• Task brief
List every line in the rows below that contains the string "instances". Case must match.

• The input
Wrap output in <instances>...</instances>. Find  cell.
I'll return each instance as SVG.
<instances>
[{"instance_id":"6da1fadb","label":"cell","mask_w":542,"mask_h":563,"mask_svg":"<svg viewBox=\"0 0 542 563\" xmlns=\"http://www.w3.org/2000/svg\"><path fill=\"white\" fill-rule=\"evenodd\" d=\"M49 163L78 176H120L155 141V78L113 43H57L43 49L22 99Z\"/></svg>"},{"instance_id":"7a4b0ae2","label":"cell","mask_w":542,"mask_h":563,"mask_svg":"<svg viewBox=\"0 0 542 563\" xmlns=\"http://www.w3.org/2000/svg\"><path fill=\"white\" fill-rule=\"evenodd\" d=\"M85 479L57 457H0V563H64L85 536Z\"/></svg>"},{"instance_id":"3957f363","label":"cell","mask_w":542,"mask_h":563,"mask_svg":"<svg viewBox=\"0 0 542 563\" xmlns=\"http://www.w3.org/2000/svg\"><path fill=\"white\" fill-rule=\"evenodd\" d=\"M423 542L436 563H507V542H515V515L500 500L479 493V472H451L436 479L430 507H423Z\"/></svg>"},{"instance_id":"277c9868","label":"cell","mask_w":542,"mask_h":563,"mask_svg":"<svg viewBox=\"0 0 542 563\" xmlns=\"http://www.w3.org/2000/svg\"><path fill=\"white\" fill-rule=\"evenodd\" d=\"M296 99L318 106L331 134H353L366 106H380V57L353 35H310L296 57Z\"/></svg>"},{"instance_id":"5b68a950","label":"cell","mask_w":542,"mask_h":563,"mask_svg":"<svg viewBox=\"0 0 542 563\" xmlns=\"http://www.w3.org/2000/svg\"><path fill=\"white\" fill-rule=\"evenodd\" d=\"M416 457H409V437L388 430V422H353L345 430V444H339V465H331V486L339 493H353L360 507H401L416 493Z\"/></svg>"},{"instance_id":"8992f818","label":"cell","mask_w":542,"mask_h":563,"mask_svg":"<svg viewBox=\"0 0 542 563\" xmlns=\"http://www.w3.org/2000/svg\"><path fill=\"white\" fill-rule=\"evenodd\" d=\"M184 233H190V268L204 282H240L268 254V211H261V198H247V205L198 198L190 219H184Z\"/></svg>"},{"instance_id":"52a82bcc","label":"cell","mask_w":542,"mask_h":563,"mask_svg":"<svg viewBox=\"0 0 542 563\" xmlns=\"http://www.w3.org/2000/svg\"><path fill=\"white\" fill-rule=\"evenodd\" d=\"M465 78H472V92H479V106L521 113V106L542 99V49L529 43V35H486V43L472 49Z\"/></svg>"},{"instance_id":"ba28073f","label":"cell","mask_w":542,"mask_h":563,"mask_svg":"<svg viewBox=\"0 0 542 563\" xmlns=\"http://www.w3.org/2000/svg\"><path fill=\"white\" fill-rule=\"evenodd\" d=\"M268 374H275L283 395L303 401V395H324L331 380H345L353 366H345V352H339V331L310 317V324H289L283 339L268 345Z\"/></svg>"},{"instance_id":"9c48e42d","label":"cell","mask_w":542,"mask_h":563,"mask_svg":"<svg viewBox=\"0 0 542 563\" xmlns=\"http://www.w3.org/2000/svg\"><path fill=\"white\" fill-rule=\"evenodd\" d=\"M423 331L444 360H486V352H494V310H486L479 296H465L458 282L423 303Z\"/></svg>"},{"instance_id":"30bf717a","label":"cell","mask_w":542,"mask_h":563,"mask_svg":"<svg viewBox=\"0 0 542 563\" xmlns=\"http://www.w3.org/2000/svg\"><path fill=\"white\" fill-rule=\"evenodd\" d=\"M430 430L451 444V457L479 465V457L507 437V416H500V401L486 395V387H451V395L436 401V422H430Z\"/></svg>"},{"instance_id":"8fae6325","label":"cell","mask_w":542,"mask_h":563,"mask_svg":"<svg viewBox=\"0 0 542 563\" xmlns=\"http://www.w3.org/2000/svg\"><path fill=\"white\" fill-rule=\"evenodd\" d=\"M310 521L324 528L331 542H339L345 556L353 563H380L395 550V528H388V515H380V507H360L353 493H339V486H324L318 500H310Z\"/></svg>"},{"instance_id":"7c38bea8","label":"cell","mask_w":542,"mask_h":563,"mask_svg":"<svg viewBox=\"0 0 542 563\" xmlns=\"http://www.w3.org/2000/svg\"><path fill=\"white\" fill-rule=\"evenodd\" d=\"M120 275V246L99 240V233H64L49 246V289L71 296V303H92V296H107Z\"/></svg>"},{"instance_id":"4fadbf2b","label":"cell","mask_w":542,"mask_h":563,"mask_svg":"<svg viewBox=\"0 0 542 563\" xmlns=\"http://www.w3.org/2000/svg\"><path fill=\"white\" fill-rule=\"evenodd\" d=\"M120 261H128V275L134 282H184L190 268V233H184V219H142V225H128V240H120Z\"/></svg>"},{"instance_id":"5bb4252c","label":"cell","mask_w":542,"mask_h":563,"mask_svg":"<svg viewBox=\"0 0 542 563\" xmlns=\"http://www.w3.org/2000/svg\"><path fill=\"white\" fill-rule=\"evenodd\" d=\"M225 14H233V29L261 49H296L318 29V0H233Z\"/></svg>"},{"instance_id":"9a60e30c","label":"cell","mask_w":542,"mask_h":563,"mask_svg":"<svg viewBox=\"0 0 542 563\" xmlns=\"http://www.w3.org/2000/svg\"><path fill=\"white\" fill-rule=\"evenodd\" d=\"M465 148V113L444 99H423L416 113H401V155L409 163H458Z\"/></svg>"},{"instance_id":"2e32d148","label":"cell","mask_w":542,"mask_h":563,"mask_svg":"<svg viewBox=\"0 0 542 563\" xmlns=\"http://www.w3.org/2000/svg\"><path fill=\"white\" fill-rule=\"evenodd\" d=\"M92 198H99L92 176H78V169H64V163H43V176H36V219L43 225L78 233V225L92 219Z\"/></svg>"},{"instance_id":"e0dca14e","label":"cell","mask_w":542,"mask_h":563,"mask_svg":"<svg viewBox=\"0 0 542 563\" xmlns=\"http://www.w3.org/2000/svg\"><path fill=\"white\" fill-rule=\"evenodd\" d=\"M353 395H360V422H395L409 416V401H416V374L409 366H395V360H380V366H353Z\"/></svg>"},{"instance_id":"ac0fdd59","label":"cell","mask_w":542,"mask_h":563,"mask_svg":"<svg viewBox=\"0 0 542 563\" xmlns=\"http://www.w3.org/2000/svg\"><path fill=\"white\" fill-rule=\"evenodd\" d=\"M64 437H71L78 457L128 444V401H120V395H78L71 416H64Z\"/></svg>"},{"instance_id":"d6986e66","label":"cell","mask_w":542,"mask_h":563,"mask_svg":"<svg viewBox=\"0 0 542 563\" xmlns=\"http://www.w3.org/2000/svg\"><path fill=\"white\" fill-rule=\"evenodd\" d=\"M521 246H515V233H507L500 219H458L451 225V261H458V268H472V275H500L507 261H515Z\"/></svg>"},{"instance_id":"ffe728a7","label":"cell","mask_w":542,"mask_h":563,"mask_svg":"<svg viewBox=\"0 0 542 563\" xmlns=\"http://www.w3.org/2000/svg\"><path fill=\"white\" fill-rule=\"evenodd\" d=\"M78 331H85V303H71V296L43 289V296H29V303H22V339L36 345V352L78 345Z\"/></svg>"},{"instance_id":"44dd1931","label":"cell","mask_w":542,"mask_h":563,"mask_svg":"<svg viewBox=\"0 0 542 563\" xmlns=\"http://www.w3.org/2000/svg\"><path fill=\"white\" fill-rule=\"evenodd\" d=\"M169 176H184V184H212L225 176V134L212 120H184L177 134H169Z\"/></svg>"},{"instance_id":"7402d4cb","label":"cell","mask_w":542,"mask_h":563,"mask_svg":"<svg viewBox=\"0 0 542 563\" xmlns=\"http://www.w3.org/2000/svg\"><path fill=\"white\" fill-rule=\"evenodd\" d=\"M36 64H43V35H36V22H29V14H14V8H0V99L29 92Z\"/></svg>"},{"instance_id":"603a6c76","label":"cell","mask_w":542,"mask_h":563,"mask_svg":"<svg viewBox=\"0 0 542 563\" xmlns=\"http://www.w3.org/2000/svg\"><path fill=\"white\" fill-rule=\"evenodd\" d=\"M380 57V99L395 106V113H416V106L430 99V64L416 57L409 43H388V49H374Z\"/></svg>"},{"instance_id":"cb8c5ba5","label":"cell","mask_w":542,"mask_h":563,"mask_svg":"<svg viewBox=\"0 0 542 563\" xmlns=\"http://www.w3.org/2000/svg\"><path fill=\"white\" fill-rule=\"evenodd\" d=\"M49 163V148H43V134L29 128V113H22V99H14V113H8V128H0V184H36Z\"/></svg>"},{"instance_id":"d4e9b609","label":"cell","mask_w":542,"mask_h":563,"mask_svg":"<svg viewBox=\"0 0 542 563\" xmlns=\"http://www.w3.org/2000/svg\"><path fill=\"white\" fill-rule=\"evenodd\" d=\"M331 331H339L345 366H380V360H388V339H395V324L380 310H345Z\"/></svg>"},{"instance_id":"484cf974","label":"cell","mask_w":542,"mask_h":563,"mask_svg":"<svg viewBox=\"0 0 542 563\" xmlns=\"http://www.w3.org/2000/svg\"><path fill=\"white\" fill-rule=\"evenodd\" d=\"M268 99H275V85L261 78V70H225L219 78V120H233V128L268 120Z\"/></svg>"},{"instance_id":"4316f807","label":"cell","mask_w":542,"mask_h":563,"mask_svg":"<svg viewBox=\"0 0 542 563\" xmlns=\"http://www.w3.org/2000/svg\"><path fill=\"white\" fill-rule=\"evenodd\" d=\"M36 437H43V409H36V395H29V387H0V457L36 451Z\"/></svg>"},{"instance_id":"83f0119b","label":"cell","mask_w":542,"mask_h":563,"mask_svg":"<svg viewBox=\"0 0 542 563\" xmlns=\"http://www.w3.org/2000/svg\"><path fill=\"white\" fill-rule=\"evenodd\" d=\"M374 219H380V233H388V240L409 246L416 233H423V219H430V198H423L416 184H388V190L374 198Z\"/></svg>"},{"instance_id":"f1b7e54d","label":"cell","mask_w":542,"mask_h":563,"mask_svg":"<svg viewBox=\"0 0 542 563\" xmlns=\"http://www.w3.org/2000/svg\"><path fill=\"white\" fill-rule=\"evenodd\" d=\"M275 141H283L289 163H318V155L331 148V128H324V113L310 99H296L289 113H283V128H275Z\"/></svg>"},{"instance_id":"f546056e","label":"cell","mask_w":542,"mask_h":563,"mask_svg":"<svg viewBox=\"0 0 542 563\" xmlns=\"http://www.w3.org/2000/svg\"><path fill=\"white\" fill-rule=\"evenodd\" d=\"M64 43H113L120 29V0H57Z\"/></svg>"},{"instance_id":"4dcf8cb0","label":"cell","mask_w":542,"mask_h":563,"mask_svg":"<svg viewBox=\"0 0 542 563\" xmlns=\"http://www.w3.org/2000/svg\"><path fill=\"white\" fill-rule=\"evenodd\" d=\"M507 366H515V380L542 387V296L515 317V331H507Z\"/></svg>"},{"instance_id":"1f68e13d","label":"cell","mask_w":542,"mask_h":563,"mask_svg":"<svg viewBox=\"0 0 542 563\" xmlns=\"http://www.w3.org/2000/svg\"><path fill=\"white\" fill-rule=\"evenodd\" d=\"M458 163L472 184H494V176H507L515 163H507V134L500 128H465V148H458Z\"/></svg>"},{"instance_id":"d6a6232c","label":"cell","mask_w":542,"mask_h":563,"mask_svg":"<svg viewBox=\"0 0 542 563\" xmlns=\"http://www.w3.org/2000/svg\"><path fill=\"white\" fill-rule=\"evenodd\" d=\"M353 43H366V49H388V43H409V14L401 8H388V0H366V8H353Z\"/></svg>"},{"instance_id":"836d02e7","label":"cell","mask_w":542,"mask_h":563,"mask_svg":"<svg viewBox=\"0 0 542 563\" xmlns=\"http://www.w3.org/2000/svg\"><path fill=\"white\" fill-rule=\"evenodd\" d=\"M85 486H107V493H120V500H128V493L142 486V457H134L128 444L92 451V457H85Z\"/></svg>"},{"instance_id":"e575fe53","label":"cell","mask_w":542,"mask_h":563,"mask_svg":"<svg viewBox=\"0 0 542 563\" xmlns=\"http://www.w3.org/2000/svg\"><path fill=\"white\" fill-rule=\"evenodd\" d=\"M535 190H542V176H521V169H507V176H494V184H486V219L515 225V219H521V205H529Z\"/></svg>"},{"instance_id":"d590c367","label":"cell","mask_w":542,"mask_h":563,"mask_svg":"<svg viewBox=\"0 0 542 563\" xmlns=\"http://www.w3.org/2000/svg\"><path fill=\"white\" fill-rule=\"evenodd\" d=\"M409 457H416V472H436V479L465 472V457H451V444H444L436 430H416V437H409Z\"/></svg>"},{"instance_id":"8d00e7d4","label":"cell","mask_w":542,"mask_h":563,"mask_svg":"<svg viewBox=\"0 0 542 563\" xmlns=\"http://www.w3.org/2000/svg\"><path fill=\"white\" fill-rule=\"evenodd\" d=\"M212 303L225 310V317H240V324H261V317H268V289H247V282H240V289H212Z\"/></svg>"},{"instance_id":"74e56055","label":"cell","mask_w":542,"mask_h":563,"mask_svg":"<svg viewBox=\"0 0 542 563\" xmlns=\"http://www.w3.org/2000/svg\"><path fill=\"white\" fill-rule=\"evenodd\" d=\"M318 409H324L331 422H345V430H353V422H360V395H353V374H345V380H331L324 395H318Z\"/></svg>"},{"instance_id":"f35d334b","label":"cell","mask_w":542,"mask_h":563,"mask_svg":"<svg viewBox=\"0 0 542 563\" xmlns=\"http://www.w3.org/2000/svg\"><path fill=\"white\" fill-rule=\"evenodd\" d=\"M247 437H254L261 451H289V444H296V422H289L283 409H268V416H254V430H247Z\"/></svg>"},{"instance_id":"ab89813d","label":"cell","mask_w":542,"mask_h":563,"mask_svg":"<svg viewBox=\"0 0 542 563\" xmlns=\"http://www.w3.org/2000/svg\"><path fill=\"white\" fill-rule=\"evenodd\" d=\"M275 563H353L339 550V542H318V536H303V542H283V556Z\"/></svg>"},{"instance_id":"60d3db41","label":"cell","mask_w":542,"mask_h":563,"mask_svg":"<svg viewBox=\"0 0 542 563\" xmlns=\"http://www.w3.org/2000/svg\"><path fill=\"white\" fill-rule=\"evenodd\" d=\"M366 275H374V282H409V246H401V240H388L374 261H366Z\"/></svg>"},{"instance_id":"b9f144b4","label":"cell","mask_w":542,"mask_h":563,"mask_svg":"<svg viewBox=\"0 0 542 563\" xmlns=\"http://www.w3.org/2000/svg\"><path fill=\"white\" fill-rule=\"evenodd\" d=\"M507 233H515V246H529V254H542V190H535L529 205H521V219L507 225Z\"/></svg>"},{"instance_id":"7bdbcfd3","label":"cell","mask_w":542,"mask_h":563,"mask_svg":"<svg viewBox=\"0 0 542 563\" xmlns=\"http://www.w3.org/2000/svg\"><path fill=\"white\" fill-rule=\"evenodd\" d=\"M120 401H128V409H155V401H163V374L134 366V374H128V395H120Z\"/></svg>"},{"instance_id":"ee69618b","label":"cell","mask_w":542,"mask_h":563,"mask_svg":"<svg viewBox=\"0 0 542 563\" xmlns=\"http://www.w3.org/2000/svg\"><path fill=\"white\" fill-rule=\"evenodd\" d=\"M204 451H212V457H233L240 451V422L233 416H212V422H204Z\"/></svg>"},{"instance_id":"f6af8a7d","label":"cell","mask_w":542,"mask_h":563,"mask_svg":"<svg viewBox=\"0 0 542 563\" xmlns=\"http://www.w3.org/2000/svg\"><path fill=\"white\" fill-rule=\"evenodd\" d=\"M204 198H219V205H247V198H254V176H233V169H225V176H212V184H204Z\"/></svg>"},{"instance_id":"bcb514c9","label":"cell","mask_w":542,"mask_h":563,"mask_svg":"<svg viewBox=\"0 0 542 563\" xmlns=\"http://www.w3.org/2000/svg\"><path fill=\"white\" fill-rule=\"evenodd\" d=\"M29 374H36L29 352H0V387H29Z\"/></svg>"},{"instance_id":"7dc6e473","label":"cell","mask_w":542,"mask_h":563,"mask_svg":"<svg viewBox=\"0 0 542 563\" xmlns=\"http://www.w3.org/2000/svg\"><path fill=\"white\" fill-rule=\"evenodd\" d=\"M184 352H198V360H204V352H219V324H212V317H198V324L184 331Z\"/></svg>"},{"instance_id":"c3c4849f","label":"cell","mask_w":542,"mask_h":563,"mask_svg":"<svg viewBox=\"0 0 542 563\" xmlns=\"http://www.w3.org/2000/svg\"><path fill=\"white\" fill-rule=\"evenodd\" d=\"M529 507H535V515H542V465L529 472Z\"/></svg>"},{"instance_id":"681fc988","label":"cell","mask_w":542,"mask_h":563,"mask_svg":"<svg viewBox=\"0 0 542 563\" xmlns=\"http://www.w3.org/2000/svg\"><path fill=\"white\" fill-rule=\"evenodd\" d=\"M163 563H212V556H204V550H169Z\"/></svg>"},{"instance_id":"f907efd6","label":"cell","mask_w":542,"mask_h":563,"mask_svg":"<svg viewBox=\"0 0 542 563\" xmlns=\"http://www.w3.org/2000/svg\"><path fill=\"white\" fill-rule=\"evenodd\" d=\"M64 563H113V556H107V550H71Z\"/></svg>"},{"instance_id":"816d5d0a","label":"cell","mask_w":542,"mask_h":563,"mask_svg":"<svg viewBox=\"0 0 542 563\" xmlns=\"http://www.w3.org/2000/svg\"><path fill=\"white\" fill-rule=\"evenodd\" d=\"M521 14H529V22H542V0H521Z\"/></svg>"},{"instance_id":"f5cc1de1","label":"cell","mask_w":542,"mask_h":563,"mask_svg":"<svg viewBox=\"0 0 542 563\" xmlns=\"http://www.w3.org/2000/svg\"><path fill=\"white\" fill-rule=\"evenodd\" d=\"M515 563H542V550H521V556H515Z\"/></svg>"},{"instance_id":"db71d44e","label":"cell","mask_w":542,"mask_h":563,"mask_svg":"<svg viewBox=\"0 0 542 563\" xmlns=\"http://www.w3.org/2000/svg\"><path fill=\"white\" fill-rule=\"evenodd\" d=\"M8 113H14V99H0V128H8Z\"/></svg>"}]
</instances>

• Written solution
Wrap output in <instances>...</instances>. Find  cell.
<instances>
</instances>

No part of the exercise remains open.